天空蔚藍,層雲鋪散,淡金色的陽光灑下來,落在了衛韞的肩頭。

那一日,他騎著馬去了齊霽的墓前。

他在那兒站了許久,直到黃昏來臨,煙霞在天邊燒成了流散的紅。

最終,他手腕一轉,將齊霽生前最愛的酒灑在了地上。

“明煦,你在這裏好好睡著。”

他握緊了手裏的那把匕首。

那是他當年,正給齊霽的胡人用的精鐵利刃。

衛韞的本意是送齊霽防身,可齊霽……卻總用它來割開烤好的炙羊肉。

像是想起了許多這位好友當年做的那些不著調的事情,衛韞彎了彎唇角,像是輕輕地笑了一聲,但他的那雙眼瞳裏,卻漸漸地有了淺淡的水霧,幾乎微不可見。

“人生不過匆匆幾十載,你等著我便是。
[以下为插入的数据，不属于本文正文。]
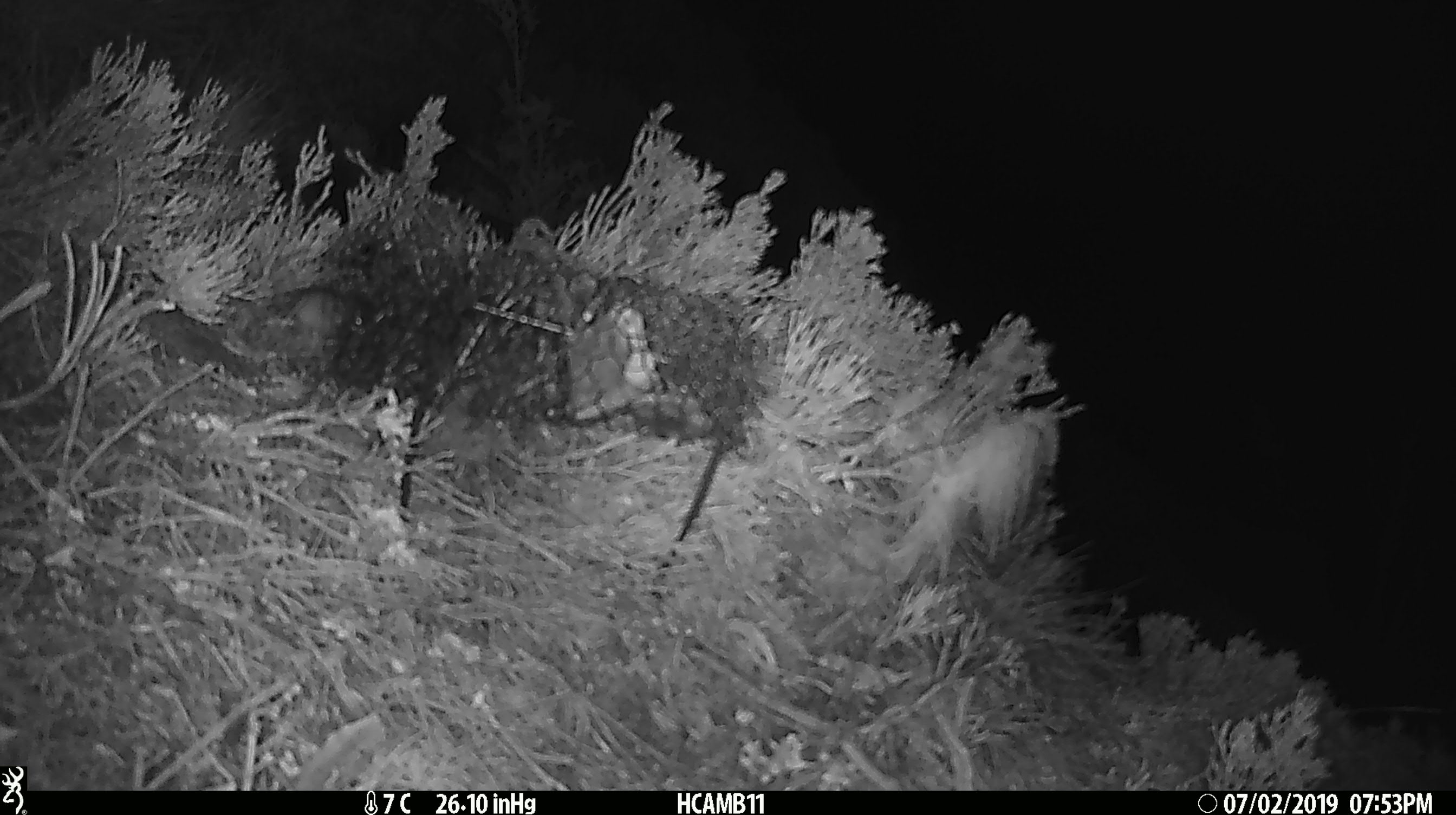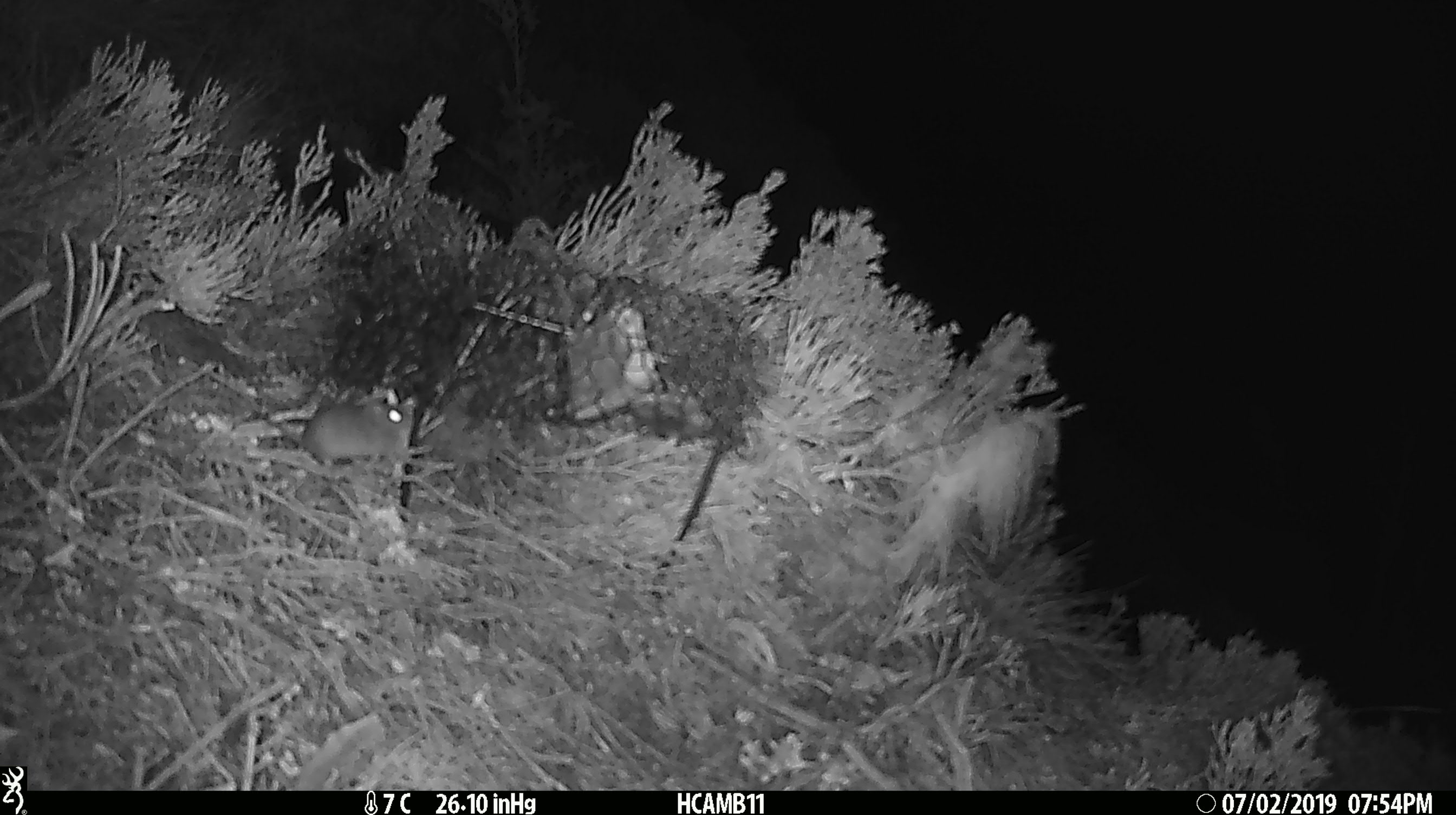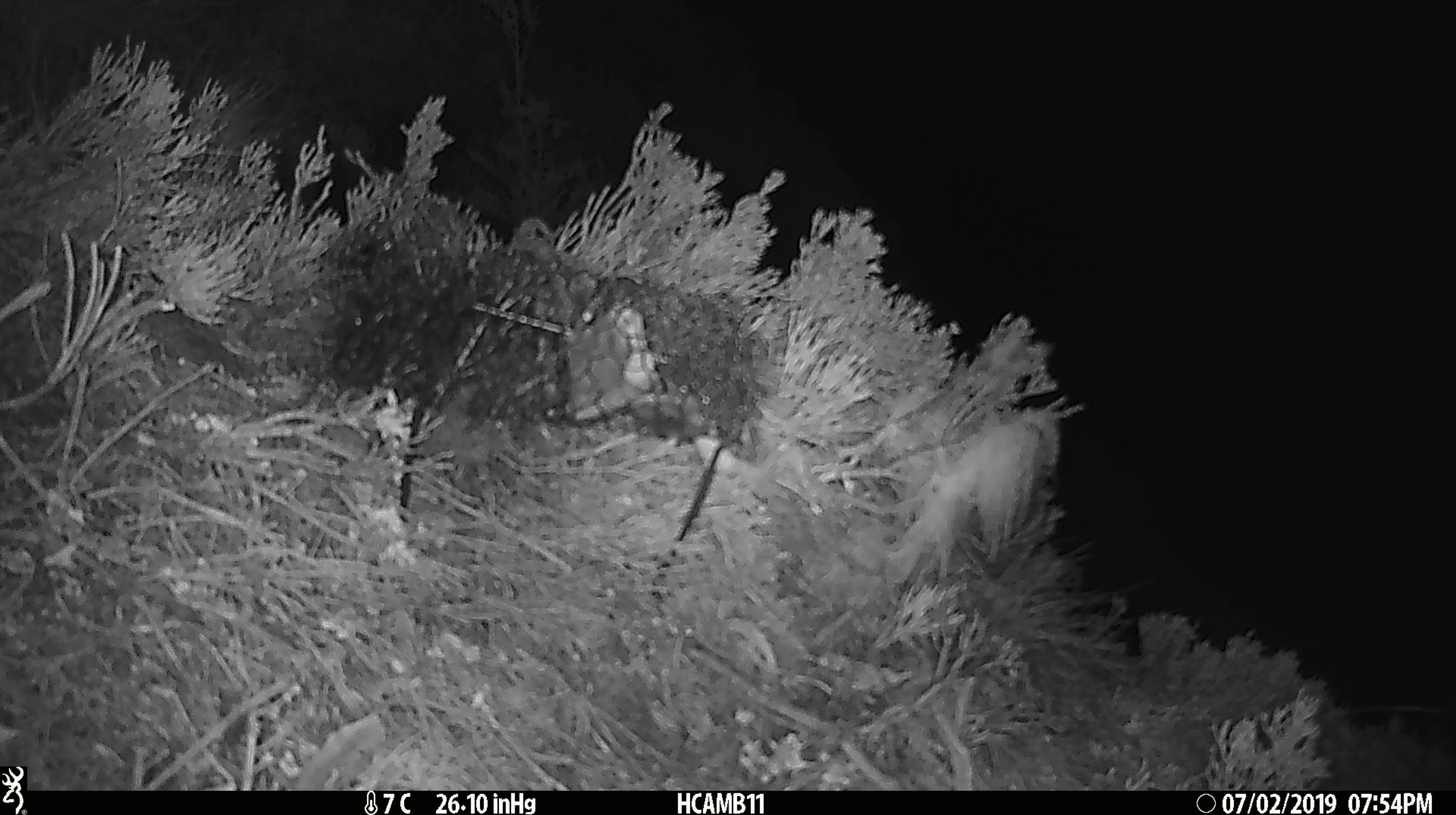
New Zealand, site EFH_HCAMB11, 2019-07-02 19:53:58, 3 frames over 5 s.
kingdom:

”

他將那壇酒的蓋子挑落,狠灌了一口。

透明的酒水順著他的下巴滑落至喉結,又將他的衣襟浸染成更深的痕跡。

他抹了一把下巴上的水漬,站起身來,將手裏的酒壇子摔在了地上,成了一堆碎片。

將匕首插在墓碑前,衛韞轉身便走。

時空之門裹著星雲的顏色,驟然出現在他的前方。

衛韞踏了進去,光幕連同著他的身影一瞬消失。

當他出現在客廳裏的時候,坐在餐桌邊的謝桃反射性地站了起來。

衛韞沒有說話,始終靜靜地盯著眼前的這個女孩兒。

謝桃走到他面前來的時候,沒有防備的,便雙腳離地,被他抱了起來,半坐在沙發的靠背上。

他的下巴抵著她的發頂,仿佛這一刻,她便已是他全部的寄托。

“衛韞,吃飯了。”謝桃看不到他的神情,只能拉了拉他的衣袖。

她明白他的苦痛,也懂得他此刻的無助。

她想自己能夠做的,就是好好地陪著他。